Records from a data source

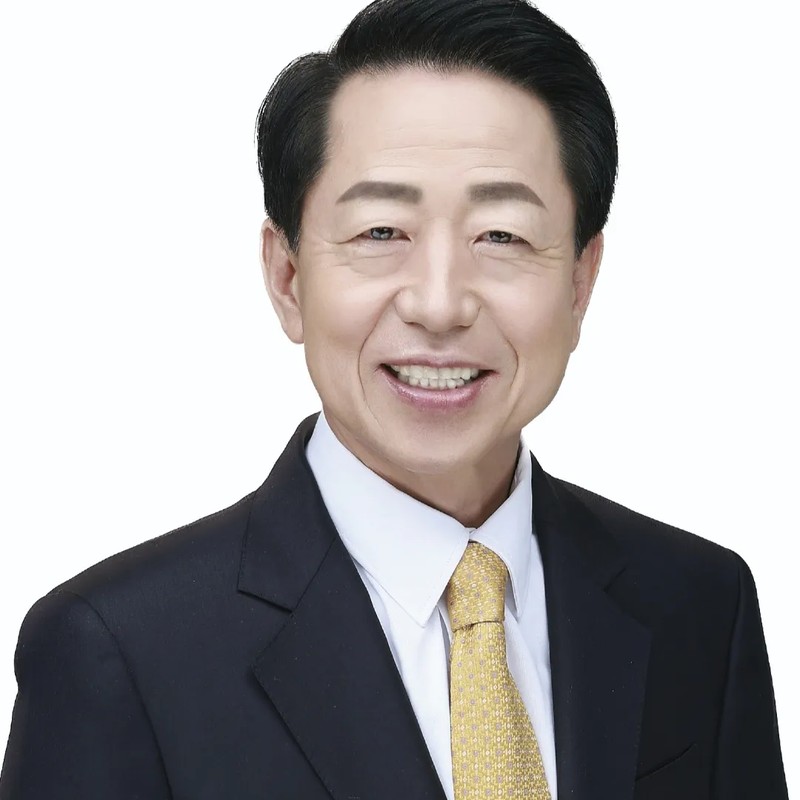 김호서 프로필 썸네일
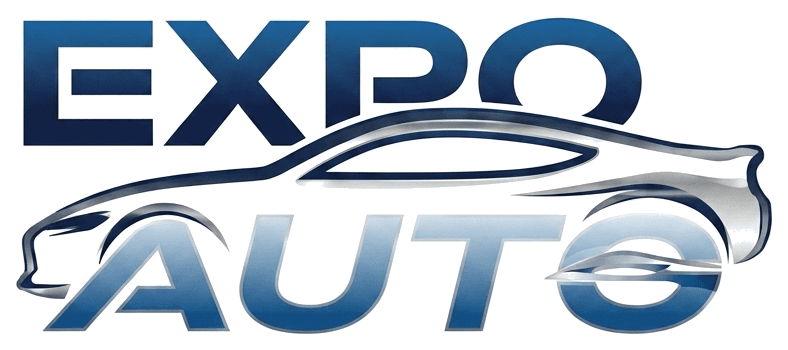 ExpoAuto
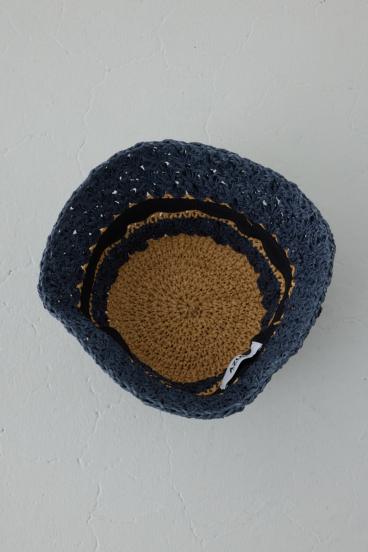 ペーパーハット 詳細画像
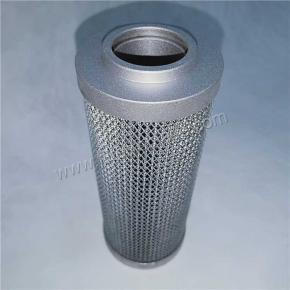  lubricating oil pleated filter cartridge for Chemical Processing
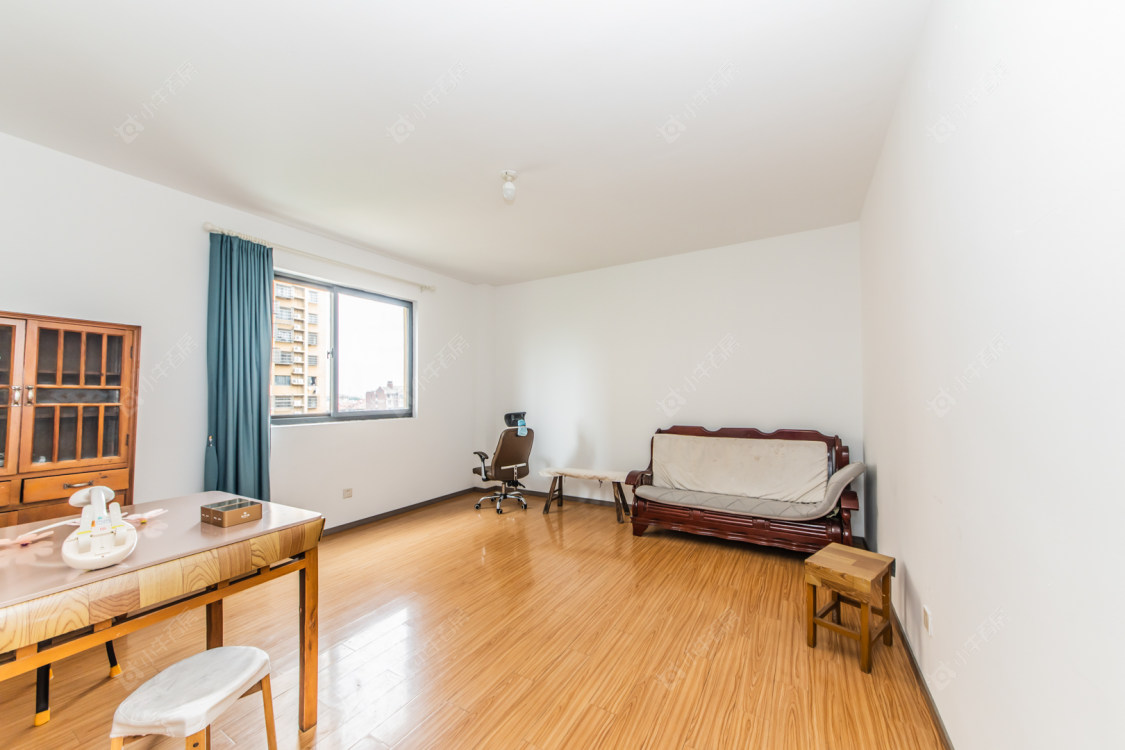 常州玲珑花园在售二手房源_小牛看房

## About this task
Copy every line of text in the entries above word for word, leaving out the pictures.

## Solution below
 김호서 프로필 썸네일
 ExpoAuto
 ペーパーハット 詳細画像
  lubricating oil pleated filter cartridge for Chemical Processing
 常州玲珑花园在售二手房源_小牛看房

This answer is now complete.